==== Source extract
We just returned from three days in the Siwa Oasis in western Egypt to see the Libyan desert. It’s a million miles away from the Egypt I know – the Egypt where smoggy, noisy, crowded Cairo is the center of everything. In Siwa, Cairo doesn’t seem to exist. In fact, nothing seems exists outside of the green oasis of palm trees, hot springs, and donkey carts.

alexander road
The bus ride from Cairo to Marsa Matrouh and on to our final destination, the Siwa Oasis, is a long 9 – 12 hours through a lonely, flat, and sandy landscape. We barreled along in a deluxe bus down the same highway that Alexander the Great traveled in 331 BC in order to consult the Temple of the Oracle in the oasis.

dunes
The Siwa Oasis is on the edge of the Great Sand Sea in the Libyan desert. We took a 4×4 trip out into the sea – we didn’t have to go very far to feel very far away. We think perhaps it’s the farthest we’ve ever been from a McDonald’s, but we’ll have to confirm that.
========
• _Instructions to follow_:
Extend the Siwa Oasis travel account above, picking up right after its last sentence.
==== Given records
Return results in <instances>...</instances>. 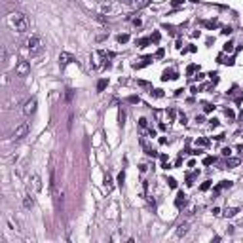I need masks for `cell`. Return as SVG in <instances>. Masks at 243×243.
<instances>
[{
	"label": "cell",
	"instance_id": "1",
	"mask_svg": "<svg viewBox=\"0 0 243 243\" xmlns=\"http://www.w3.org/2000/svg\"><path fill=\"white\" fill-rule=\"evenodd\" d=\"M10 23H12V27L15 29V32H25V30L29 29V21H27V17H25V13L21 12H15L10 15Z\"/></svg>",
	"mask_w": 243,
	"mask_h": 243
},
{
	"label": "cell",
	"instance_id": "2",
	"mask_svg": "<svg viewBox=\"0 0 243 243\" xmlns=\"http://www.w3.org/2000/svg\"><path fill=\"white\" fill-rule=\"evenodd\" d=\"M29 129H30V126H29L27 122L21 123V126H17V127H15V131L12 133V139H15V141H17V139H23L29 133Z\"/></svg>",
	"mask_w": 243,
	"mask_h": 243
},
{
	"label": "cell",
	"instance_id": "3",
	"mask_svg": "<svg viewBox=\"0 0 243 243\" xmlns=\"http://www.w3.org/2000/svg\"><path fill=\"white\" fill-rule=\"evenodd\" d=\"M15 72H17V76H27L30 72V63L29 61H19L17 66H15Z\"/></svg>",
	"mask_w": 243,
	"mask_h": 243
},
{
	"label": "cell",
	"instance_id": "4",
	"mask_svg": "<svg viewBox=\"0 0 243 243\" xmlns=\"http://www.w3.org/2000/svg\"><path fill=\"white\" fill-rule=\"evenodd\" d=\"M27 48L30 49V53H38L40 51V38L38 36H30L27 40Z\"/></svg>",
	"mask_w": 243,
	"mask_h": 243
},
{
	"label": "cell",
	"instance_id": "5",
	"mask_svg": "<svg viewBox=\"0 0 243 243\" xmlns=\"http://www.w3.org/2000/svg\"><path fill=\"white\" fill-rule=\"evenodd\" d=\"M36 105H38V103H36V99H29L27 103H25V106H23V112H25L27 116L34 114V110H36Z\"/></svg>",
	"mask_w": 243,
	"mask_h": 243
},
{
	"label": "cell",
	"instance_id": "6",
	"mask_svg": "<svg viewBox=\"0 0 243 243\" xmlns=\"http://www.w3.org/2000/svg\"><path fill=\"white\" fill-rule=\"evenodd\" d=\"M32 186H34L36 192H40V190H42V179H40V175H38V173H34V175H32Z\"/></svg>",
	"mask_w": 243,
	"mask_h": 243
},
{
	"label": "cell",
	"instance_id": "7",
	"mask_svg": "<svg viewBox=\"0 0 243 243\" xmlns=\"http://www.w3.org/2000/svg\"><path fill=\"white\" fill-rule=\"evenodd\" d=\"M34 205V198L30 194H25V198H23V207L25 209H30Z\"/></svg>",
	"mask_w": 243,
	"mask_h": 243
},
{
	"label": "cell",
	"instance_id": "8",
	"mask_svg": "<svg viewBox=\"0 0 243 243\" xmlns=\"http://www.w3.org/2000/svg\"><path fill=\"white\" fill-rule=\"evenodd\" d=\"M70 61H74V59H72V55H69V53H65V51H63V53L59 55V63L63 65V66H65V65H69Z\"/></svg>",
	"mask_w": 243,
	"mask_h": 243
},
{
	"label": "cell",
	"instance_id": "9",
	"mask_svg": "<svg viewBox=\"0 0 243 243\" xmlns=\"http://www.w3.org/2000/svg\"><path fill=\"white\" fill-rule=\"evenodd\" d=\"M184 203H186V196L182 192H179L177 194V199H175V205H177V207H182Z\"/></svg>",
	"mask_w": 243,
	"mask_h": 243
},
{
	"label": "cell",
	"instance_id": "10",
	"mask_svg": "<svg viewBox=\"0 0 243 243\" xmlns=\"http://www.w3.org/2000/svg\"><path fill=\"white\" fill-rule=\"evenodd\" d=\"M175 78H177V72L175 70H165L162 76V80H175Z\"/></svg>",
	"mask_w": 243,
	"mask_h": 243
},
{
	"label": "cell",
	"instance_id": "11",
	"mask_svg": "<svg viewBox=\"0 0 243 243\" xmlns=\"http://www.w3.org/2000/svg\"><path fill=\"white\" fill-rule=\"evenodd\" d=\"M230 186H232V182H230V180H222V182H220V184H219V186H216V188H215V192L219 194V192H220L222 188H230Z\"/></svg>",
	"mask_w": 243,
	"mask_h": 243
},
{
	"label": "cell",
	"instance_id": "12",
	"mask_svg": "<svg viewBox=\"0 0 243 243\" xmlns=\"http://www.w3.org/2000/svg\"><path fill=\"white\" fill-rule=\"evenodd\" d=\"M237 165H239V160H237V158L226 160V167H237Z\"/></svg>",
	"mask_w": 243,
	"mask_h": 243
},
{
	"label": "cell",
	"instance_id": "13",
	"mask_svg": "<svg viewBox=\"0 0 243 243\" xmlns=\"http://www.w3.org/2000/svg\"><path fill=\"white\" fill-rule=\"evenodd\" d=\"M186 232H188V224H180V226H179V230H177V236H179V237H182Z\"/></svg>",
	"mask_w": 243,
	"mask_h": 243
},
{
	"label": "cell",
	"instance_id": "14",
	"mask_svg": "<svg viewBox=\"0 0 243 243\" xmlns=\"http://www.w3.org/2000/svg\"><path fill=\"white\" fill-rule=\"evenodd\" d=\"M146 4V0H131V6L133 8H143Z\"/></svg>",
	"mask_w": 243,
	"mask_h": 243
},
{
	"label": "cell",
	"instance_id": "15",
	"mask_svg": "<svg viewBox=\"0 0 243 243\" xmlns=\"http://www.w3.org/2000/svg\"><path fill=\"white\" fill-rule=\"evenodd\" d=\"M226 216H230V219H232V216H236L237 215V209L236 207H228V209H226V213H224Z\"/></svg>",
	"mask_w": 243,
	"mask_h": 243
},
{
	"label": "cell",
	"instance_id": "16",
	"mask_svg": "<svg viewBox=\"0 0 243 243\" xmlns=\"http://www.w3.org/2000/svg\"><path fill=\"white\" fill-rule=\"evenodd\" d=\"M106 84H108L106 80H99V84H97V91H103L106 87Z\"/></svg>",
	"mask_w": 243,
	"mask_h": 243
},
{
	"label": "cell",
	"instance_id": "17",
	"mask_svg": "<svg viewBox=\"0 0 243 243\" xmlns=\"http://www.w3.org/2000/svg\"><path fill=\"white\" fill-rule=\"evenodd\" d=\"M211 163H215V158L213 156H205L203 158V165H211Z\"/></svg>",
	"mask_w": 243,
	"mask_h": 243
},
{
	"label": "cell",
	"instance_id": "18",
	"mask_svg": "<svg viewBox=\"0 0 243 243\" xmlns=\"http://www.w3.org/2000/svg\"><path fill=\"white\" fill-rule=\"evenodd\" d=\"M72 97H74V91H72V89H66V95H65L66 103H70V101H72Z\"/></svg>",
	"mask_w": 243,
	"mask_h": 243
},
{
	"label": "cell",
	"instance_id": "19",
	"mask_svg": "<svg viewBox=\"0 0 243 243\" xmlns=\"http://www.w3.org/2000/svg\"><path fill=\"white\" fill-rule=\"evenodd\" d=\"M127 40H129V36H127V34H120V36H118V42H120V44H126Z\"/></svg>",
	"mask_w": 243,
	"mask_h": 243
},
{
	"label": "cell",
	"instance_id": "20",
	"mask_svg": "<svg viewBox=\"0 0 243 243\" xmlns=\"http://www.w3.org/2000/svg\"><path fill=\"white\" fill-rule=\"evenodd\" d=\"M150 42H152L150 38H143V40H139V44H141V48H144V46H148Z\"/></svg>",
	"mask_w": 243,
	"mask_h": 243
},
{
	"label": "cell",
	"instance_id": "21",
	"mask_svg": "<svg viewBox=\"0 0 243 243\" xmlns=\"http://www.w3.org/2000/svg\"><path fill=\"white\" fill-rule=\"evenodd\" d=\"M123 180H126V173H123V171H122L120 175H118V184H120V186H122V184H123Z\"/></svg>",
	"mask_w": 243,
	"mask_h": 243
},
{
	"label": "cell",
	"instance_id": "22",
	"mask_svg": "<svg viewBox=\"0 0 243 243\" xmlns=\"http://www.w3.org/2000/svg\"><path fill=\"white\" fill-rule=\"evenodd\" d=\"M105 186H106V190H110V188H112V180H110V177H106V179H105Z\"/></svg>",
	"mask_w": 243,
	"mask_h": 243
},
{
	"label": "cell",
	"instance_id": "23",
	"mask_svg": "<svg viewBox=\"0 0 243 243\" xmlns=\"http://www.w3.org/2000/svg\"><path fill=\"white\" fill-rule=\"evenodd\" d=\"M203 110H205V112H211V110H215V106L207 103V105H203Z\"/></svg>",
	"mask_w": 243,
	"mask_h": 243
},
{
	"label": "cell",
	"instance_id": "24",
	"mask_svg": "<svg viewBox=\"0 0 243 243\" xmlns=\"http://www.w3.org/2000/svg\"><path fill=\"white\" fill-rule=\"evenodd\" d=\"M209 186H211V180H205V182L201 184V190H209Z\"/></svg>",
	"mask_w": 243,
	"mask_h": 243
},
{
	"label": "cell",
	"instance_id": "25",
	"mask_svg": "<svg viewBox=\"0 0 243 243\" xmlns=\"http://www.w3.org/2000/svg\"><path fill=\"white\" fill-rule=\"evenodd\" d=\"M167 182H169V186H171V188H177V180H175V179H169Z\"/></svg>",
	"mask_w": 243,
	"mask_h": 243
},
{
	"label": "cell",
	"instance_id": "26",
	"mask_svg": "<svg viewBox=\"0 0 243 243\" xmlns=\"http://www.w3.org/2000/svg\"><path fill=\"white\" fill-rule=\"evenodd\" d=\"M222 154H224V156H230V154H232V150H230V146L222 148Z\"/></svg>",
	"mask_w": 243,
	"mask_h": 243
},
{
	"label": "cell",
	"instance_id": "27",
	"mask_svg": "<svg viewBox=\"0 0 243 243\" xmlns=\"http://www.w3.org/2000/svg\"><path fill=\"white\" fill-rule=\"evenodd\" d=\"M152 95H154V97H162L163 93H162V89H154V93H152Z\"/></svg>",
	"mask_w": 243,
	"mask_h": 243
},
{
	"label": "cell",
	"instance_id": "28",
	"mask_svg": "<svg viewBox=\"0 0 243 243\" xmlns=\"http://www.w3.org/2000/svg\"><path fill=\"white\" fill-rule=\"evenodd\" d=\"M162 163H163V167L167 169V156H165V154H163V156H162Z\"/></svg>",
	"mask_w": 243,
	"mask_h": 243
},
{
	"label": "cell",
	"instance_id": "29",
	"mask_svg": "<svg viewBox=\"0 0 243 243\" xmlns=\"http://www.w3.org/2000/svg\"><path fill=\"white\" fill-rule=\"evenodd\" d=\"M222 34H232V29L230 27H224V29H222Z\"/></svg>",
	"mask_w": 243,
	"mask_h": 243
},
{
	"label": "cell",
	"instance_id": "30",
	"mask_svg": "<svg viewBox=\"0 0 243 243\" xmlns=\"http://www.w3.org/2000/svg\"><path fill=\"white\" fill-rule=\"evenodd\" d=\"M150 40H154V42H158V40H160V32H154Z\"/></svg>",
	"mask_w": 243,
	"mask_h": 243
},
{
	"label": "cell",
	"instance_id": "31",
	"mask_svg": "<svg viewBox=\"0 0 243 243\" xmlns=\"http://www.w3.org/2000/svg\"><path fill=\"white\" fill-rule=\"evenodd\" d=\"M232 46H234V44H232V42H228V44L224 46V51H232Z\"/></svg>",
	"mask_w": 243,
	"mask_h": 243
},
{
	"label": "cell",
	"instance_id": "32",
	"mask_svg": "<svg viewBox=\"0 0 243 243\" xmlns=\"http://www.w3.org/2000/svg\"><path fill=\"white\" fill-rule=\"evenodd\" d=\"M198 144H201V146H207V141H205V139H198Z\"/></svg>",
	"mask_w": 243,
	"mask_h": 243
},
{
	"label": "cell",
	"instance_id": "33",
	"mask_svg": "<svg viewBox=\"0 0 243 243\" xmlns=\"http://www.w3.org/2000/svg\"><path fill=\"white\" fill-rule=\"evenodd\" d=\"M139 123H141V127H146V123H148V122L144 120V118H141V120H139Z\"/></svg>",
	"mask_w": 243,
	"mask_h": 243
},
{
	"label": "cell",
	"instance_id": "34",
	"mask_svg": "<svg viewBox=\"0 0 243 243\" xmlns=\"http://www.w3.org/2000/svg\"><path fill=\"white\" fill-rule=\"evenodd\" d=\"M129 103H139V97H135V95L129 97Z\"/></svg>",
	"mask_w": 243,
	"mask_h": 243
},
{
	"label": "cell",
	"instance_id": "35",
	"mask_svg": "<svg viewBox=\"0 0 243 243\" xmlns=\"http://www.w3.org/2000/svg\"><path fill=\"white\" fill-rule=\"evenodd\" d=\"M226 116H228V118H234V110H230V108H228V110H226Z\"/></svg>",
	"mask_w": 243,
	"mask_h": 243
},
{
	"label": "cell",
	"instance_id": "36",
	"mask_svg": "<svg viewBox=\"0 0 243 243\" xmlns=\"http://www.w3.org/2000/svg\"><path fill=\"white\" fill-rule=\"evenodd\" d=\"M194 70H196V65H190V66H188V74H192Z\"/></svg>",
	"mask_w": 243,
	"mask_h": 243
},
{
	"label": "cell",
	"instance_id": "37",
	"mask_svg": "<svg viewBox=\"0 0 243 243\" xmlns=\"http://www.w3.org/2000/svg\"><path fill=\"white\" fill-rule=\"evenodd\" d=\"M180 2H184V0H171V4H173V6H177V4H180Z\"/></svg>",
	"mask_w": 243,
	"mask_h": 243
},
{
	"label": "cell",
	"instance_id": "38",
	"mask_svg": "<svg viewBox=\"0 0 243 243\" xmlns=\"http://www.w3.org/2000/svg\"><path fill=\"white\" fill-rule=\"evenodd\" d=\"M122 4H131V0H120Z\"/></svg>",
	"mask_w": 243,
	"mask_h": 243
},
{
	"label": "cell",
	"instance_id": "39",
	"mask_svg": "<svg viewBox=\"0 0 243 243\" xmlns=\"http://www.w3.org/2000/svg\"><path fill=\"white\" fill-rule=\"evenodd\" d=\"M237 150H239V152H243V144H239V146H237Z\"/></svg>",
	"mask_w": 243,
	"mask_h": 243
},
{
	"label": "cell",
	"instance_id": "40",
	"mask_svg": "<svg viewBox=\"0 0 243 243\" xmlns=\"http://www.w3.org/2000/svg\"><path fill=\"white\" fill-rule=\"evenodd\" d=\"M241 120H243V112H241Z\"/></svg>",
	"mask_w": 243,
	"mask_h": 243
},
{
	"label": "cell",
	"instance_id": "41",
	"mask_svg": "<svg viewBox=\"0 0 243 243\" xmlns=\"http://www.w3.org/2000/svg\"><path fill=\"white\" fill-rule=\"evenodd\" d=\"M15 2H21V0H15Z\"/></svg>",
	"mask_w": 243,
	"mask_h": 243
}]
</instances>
========
==== Given records
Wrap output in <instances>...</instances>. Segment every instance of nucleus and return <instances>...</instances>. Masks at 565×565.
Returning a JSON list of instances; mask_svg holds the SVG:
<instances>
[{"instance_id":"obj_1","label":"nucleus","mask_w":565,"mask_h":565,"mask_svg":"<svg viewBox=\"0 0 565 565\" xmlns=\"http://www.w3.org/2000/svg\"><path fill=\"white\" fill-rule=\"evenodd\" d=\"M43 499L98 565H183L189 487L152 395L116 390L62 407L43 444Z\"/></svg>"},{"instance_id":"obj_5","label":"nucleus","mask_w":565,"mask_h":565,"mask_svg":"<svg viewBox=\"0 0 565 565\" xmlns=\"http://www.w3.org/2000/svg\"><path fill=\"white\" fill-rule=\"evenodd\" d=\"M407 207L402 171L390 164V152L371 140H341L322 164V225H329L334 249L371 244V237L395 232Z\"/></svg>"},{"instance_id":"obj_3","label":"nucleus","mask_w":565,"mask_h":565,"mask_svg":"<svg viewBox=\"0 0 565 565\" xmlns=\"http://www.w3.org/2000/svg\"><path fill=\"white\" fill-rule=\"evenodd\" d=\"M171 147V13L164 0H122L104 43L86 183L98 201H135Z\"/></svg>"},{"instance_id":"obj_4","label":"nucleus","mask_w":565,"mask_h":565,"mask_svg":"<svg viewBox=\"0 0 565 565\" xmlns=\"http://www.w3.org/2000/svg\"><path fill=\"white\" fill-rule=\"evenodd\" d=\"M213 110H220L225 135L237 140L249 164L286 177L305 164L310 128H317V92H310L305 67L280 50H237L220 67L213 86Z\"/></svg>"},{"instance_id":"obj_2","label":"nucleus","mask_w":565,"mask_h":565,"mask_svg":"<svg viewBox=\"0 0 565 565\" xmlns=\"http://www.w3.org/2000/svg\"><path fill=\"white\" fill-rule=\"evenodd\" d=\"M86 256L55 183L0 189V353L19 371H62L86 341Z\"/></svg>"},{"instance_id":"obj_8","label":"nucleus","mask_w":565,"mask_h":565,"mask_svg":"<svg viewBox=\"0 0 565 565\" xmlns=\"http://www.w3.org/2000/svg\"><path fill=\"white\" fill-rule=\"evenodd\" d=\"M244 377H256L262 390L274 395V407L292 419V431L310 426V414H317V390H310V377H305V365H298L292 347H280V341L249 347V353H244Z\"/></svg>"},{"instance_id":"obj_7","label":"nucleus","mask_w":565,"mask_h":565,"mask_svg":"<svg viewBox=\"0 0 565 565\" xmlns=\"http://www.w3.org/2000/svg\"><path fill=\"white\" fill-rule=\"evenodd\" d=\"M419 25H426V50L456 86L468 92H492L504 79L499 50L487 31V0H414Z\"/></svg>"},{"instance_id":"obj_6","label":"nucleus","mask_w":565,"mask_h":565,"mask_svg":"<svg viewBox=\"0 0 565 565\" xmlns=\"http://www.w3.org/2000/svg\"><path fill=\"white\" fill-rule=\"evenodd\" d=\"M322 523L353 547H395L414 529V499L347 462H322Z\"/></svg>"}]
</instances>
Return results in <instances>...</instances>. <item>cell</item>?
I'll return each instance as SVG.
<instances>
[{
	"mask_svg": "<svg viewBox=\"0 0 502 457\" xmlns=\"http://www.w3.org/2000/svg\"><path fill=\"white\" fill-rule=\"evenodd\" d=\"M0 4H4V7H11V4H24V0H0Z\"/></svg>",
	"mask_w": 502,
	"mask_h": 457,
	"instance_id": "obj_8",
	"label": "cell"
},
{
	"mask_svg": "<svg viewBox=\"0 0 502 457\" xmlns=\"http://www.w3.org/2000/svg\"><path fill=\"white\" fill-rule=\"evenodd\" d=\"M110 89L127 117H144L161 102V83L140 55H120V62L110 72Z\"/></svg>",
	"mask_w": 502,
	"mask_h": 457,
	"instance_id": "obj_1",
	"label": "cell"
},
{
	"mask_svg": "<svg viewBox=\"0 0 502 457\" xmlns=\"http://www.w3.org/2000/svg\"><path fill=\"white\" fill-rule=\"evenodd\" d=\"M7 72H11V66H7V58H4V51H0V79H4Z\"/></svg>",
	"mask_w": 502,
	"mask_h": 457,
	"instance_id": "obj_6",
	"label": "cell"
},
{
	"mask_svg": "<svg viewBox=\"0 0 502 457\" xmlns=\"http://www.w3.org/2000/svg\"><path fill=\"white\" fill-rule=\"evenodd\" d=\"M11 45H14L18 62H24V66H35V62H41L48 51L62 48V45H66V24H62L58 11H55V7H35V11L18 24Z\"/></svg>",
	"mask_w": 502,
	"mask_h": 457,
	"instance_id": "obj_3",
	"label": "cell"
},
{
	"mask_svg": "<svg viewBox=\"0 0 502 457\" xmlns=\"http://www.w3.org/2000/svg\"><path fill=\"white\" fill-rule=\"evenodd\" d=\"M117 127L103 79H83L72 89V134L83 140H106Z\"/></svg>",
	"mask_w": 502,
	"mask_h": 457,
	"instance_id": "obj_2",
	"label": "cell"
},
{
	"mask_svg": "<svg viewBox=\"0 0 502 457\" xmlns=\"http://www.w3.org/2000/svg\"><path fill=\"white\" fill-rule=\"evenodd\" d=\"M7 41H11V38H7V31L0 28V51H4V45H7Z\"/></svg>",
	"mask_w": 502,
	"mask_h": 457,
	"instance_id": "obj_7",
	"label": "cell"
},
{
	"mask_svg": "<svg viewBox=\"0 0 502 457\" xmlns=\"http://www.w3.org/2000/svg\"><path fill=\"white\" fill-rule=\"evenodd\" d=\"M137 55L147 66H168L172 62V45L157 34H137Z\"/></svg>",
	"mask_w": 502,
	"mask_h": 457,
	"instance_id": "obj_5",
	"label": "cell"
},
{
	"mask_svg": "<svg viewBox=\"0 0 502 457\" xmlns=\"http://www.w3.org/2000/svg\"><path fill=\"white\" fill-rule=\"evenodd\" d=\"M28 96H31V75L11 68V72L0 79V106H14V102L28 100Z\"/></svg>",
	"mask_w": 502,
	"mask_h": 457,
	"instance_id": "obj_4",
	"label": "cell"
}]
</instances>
========
• _Task output_:
on top of the car
Come on – would you be able to resist climbing to the top of the car? No way!

white dunes
My guess is that this is a good example of seif dunes, meaning “sword” in Arabic. Besides miles and miles and miles of dunes, we found fossils in the sand, a reminder that millions of years ago we would have been sailing, rather than 4×4’ing.

surfin dunes.JPG
D goes for some dune surfing, sans sandboard.

jump from car
Our guide takes the quick way down from on top of the 4×4.

guide tea
Ibrahim, our guide and driver, makes us some extremely sweet tea, with mint

gettea
Tea? Did somebody say tea? With mint? Watch out! I’m comin to get some!

us at the desert
Sunset in the Libyan desert. Sigh.

Stay tuned for Day 2 when we visit the Temple of the Oracle and ride bikes till we can’t sit anymore.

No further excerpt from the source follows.